Faszinierende Geschichte

Der gebürtige Wilmersdorfer will eine Gastlichkeit für „Körper, Bauch und Seele“. „Dieser Dreiklang hat hier eine lange Tradition“, sagt Tobjinski. „Alles im ‚Hoeck‘ ist über die Jahrzehnte gewachsen, so etwas kann man nicht bauen. Jede Ecke, jeder Winkel strahlt eine faszinierende Geschichte aus.“ Es ist dieses Ambiente mit seinen Stammgästen und den verrückten Geschichten, das ihn anzog. Schon als Kind habe ihn sein Stiefvater in den verräucherten Gastraum mitgeschleppt, dass er als Wirt zurückkehren würde, hätte er sich nicht träumen lassen. „Das ,Hoeck‘ ist wie eine persönliche Schatztruhe von Berlin, die du nach vielen Jahren öffnest und all die kleinen Zettel rausholst, die dir fast vergessene Erinnerungen zurückbringen“, schwärmt der neue Besitzer.

Mit Argusaugen

Marko Tobjinski weiß, dass viele mit Argusaugen darauf gucken, was er und sein Team aus dieser Berliner Institution machen.
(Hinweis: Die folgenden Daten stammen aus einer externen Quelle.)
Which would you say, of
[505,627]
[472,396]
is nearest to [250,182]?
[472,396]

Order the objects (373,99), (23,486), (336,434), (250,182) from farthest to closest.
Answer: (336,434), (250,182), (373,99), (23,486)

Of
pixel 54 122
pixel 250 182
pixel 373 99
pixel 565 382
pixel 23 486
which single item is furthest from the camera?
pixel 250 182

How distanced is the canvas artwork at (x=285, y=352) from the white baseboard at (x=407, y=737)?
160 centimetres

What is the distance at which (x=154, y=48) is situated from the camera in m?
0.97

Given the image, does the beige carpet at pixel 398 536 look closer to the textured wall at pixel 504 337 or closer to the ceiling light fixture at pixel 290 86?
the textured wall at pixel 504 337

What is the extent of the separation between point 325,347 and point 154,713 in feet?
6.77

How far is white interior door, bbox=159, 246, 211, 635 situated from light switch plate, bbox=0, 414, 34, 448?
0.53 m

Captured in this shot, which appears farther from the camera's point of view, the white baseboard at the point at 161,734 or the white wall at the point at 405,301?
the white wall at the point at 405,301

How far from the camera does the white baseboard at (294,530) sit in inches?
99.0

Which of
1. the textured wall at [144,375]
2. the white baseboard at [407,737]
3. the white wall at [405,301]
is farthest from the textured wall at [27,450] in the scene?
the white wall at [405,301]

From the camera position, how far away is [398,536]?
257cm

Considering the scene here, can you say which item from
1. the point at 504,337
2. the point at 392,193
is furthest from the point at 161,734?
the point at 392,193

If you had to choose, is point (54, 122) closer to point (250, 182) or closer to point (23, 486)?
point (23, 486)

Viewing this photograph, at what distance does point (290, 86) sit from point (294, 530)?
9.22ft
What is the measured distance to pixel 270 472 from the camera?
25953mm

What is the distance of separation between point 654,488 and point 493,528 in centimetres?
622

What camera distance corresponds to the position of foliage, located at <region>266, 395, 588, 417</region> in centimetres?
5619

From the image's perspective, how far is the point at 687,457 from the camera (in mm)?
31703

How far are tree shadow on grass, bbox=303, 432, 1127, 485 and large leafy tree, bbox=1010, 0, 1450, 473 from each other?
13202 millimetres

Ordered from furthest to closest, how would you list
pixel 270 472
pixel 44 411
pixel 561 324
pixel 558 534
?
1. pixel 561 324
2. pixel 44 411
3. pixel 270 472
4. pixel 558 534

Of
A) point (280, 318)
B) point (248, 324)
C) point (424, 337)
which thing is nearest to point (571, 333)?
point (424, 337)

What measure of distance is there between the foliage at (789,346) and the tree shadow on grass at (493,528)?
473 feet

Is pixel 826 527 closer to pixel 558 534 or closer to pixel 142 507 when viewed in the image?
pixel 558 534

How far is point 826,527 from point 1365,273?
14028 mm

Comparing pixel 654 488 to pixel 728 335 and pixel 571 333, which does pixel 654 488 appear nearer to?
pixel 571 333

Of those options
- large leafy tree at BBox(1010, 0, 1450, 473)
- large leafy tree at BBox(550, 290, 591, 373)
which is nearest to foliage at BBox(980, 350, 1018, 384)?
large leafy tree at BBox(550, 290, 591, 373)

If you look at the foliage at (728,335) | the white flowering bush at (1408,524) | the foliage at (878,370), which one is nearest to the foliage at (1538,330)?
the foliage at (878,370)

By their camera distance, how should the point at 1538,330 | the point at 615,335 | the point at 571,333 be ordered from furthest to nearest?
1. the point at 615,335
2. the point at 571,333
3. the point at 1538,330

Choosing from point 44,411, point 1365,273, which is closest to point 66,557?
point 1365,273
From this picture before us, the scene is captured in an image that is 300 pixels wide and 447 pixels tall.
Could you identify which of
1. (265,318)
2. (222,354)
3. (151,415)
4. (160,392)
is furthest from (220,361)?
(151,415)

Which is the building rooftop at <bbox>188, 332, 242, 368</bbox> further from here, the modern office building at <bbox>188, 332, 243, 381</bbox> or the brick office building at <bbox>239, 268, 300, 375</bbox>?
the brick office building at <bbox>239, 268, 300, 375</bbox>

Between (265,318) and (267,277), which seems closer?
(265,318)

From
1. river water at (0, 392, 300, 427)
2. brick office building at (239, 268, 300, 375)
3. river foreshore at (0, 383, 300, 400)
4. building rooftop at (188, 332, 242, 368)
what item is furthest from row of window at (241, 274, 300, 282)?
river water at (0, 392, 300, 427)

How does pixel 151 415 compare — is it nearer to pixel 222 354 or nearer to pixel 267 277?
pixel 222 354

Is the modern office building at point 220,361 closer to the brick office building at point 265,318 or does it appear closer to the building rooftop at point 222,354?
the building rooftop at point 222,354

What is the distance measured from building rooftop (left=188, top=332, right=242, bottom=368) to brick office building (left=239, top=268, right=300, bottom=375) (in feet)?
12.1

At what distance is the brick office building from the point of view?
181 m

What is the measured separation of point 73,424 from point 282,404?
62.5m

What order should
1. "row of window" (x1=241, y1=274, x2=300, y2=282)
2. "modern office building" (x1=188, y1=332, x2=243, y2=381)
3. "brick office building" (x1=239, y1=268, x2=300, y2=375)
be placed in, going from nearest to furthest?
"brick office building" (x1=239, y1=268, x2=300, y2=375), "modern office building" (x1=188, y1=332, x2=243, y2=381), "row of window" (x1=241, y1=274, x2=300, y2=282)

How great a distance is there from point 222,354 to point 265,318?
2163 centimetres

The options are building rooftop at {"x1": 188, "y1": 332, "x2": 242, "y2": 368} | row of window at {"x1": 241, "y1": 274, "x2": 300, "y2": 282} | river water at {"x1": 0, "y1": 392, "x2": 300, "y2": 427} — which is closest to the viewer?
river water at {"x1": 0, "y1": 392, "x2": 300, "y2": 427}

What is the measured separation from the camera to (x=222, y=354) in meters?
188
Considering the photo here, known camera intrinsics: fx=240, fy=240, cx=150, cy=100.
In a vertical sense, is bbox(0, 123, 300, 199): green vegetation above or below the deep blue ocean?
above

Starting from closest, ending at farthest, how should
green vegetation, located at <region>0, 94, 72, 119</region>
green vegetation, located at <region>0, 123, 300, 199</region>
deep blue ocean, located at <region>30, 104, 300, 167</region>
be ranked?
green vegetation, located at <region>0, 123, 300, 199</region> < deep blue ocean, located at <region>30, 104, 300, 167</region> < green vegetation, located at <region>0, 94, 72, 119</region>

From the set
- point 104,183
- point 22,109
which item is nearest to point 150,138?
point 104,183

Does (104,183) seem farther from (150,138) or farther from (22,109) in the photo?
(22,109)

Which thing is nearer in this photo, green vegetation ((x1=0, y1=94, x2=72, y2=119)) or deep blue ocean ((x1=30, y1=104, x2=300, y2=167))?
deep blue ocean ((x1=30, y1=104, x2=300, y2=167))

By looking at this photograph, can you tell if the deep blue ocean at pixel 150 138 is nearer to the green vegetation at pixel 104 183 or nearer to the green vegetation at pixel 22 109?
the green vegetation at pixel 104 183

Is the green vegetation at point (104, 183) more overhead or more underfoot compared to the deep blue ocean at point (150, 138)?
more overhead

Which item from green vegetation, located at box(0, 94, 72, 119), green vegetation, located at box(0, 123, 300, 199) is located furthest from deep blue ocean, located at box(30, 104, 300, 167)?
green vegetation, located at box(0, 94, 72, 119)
Vor allem wollen sie ab 18. März ein Stück Kneipenkultur wieder beleben. Diese sei in den vergangenen Jahren in Berlin ziemlich eingeschlafen. Wo Dart-Automaten oder Billardtisch fehlten, wurde es ruhiger; das alte Stammpublikum verschwand mit den Jahren und junge Leute gingen lieber in Bars und hippe Retro-Kneipen. Tobjinski will sie wieder herlocken – mit Kultur, Musik und Kunst. Doch vor allem auch mit gutbürgerlicher Küche aus regionaler Produktion.